◆ The problem ◆
Leave out pictures; repeat exactly the lines from the "Find the mistake." line through the last of the data below.

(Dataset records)
.....

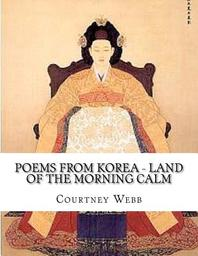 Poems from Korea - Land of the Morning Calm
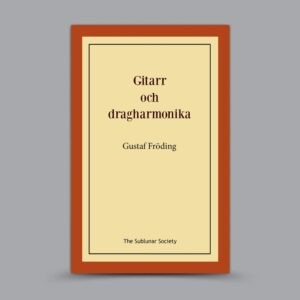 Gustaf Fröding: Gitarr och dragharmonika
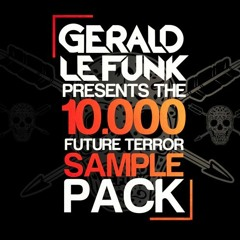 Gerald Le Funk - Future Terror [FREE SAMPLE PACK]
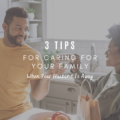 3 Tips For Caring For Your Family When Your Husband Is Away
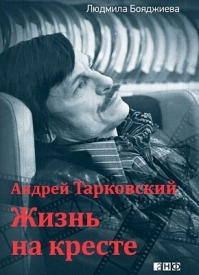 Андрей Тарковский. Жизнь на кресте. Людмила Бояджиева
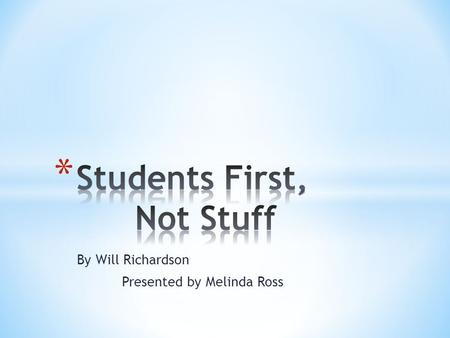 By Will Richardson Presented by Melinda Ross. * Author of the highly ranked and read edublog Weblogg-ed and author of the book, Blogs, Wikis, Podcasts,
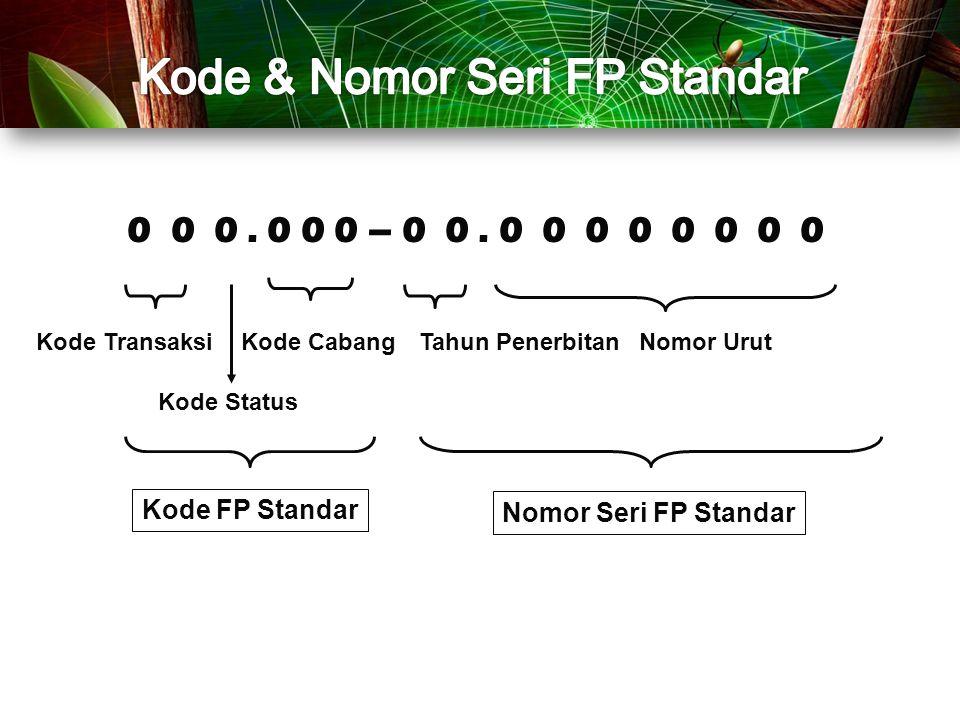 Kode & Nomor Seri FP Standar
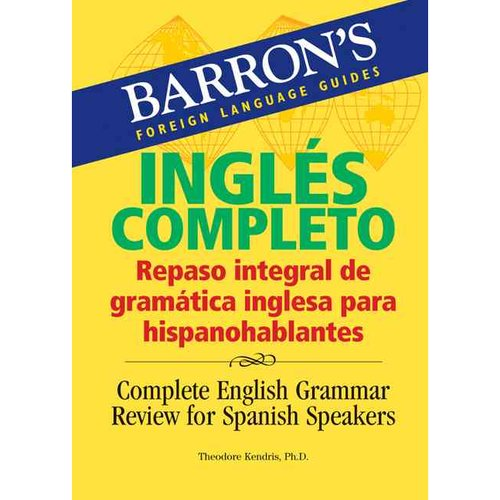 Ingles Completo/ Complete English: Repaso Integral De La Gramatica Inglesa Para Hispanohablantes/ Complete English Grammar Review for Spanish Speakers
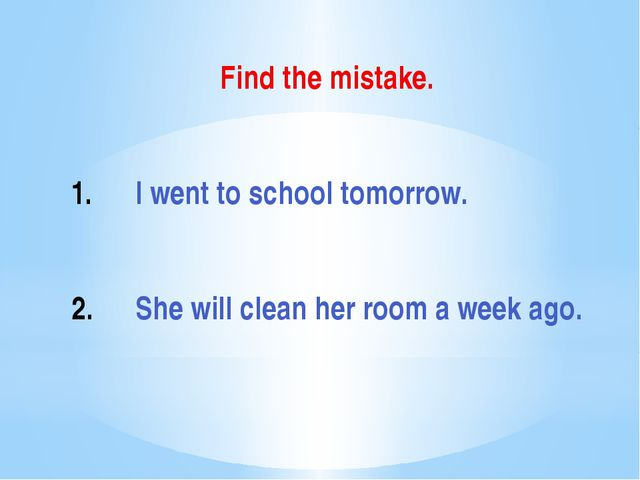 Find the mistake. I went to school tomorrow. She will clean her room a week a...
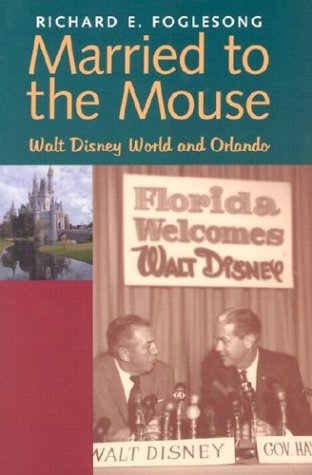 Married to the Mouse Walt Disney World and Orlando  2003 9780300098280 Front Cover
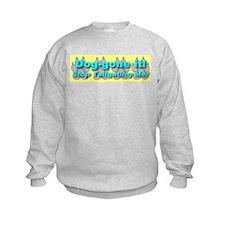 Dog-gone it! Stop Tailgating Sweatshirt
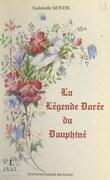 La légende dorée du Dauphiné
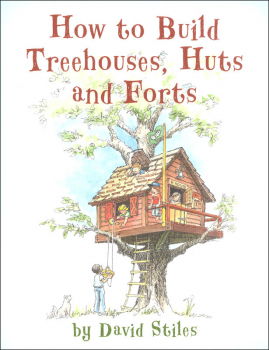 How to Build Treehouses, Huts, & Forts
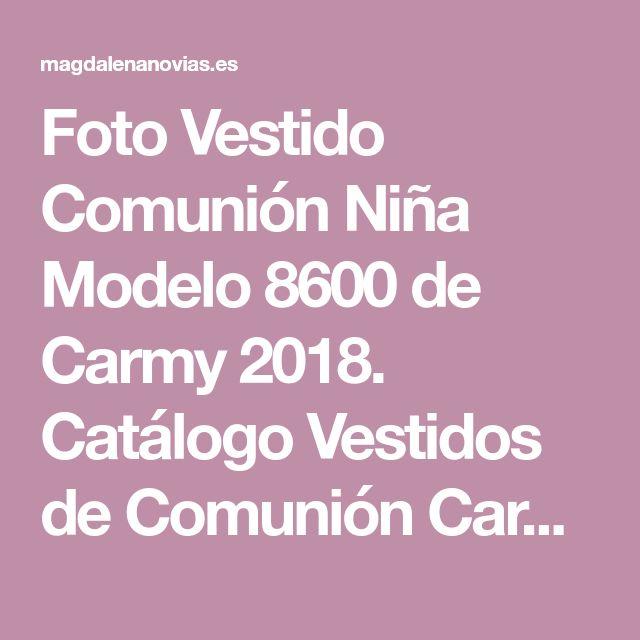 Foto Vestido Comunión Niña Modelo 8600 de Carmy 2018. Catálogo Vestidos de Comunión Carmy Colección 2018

.....

◆ Response to the exercise ◆
 Find the mistake. I went to school tomorrow. She will clean her room a week a...
 Married to the Mouse Walt Disney World and Orlando  2003 9780300098280 Front Cover
 Dog-gone it! Stop Tailgating Sweatshirt
 La légende dorée du Dauphiné
 How to Build Treehouses, Huts, & Forts
 Foto Vestido Comunión Niña Modelo 8600 de Carmy 2018. Catálogo Vestidos de Comunión Carmy Colección 2018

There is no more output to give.